[start of Recorded data]

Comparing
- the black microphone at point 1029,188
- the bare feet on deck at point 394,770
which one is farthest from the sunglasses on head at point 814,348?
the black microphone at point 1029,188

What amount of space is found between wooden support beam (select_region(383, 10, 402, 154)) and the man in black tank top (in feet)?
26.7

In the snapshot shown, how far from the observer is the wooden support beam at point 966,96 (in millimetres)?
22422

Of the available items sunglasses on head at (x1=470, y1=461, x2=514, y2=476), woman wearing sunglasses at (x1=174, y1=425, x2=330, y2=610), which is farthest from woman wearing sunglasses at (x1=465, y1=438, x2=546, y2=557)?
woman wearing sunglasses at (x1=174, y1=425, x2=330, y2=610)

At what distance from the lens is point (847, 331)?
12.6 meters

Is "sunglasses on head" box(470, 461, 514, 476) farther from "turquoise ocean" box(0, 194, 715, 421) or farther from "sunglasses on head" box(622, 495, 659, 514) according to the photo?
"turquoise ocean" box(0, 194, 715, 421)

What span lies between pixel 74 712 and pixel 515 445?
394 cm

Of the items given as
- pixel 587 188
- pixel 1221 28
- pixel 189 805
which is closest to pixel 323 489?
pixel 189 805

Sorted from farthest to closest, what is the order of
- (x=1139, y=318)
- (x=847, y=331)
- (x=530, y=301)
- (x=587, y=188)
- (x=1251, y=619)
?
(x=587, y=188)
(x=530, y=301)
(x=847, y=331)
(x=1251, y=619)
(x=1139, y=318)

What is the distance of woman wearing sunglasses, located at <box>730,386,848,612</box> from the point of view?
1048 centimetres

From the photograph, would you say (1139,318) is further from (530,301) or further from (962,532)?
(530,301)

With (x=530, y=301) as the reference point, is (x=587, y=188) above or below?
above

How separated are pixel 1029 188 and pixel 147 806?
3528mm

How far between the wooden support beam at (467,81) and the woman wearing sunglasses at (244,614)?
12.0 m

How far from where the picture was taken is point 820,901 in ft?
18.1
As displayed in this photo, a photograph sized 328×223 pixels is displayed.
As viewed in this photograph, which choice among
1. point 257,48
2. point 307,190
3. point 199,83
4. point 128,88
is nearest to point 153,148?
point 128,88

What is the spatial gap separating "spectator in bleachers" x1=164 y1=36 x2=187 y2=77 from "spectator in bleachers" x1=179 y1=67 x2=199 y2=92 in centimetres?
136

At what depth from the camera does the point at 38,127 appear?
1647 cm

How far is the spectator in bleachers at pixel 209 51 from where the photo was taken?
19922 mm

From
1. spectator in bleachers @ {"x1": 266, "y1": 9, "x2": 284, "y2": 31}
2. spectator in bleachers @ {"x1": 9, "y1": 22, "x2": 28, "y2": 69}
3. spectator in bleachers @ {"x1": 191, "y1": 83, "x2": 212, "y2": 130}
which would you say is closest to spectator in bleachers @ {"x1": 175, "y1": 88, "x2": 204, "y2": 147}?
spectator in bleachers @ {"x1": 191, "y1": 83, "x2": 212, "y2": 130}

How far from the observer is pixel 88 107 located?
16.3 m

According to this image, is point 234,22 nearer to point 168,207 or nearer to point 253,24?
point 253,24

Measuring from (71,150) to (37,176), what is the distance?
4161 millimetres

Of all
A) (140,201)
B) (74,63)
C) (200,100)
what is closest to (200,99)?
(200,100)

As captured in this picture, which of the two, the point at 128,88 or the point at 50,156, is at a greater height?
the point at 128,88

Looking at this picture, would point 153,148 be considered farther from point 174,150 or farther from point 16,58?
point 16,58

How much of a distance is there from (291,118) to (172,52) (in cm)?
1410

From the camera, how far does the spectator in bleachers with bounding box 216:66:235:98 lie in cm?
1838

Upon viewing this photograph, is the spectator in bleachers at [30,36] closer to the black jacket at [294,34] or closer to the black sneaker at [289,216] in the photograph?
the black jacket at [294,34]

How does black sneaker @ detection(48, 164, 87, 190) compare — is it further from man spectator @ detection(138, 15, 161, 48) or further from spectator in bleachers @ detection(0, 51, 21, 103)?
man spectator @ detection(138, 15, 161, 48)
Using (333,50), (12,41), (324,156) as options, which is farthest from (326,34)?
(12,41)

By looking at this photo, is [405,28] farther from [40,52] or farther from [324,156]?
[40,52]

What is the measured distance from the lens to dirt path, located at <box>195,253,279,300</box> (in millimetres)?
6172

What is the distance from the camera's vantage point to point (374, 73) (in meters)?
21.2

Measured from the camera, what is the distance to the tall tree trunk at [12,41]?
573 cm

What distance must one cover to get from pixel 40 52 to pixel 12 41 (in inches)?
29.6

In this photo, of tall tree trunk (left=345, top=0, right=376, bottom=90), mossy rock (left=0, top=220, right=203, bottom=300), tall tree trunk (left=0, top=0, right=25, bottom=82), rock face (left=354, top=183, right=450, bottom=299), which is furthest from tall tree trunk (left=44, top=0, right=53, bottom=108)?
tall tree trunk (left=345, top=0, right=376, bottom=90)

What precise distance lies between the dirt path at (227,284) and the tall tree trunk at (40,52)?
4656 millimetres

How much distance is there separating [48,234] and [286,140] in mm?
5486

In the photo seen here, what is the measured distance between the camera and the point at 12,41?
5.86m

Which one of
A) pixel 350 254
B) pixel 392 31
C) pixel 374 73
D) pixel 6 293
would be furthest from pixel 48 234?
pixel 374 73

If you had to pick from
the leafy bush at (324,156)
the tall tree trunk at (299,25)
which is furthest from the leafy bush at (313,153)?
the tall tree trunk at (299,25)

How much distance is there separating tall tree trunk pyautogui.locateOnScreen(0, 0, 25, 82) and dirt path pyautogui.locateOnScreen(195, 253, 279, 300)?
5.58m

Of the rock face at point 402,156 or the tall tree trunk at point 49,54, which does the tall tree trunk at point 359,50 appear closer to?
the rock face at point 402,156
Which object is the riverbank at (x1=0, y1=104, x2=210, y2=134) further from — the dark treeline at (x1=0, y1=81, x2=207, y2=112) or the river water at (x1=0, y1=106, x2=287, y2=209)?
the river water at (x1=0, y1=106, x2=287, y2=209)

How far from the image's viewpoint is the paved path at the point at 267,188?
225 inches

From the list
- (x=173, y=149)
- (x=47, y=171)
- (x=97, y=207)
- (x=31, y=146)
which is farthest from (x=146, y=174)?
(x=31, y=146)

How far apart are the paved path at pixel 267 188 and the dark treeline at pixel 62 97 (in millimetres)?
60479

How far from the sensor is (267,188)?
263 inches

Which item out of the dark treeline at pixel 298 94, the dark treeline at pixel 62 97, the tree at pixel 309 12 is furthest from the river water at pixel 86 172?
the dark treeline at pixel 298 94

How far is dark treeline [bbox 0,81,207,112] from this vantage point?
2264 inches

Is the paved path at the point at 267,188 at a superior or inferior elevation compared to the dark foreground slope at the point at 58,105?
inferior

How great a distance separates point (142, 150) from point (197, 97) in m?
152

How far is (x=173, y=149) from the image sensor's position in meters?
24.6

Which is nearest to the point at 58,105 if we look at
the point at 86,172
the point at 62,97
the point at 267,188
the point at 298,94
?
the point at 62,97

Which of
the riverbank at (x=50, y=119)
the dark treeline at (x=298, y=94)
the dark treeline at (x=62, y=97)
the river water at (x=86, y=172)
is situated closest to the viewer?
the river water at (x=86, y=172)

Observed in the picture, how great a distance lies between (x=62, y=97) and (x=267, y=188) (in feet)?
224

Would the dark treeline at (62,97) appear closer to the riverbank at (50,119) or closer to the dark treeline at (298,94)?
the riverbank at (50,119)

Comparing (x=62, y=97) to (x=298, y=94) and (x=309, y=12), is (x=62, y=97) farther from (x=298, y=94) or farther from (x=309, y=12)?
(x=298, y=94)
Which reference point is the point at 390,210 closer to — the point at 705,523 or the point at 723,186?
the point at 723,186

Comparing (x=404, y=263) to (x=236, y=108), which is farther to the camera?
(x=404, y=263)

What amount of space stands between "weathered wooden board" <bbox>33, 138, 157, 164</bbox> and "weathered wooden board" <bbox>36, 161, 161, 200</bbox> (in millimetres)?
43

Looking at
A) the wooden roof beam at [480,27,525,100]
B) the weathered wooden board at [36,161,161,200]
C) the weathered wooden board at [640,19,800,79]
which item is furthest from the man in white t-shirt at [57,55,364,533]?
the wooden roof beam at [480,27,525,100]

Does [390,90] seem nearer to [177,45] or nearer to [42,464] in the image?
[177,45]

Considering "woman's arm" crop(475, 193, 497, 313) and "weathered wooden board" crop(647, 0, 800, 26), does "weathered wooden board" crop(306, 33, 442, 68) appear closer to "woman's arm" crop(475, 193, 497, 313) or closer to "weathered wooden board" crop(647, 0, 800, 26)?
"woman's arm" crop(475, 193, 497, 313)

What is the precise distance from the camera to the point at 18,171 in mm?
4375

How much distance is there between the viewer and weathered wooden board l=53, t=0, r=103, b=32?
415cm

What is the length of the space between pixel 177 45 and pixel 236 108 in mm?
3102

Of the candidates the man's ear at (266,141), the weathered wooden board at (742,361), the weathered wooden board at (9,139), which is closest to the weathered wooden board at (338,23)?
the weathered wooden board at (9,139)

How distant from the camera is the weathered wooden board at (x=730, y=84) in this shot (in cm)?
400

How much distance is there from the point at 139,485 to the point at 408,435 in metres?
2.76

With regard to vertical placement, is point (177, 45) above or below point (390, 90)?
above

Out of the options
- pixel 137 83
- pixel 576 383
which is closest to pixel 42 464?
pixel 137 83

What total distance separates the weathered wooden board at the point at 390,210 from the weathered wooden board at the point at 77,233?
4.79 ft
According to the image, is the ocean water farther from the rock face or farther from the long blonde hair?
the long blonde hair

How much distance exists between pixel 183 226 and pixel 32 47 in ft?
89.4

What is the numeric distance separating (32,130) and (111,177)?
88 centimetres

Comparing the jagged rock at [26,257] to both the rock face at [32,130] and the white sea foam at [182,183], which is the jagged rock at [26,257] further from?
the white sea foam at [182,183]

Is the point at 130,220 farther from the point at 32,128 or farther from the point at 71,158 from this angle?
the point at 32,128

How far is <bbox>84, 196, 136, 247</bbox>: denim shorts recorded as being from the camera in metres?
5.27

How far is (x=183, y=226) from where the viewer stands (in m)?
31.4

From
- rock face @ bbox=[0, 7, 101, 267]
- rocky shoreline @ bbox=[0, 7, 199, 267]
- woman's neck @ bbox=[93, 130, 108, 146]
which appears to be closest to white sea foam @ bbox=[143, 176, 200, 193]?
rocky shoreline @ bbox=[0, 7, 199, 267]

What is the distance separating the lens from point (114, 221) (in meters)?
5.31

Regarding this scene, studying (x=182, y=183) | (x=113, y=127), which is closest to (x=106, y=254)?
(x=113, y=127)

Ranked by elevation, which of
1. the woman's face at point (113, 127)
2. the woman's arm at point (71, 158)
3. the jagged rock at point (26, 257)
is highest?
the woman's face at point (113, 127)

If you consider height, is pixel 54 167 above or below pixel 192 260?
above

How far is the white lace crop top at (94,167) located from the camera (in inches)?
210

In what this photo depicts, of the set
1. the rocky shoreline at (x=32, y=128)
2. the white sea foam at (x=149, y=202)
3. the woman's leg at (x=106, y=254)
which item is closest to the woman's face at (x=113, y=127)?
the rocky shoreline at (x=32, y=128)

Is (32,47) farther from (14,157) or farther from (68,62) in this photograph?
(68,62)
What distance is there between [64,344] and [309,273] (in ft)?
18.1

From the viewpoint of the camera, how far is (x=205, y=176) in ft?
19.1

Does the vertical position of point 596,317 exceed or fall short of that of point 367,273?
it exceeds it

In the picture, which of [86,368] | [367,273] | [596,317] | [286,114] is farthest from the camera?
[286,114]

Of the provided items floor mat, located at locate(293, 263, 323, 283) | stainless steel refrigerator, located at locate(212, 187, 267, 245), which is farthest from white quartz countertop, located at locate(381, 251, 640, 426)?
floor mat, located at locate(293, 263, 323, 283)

[end of Recorded data]

§ **Your task**
Reproduce the final stretch of the data above: every line from the one holding "What distance is" through the end, inclusive, exactly as written and nothing else.

§ **Task answer**
What distance is there between [64,344] and [309,273] (in ft)?
18.1

From the viewpoint of the camera, how far is (x=205, y=176) in ft?
19.1

Does the vertical position of point 596,317 exceed or fall short of that of point 367,273?
it exceeds it

In the picture, which of [86,368] | [367,273] | [596,317] | [286,114] is farthest from the camera?
[286,114]

Of the provided items floor mat, located at locate(293, 263, 323, 283) | stainless steel refrigerator, located at locate(212, 187, 267, 245), which is farthest from white quartz countertop, located at locate(381, 251, 640, 426)?
floor mat, located at locate(293, 263, 323, 283)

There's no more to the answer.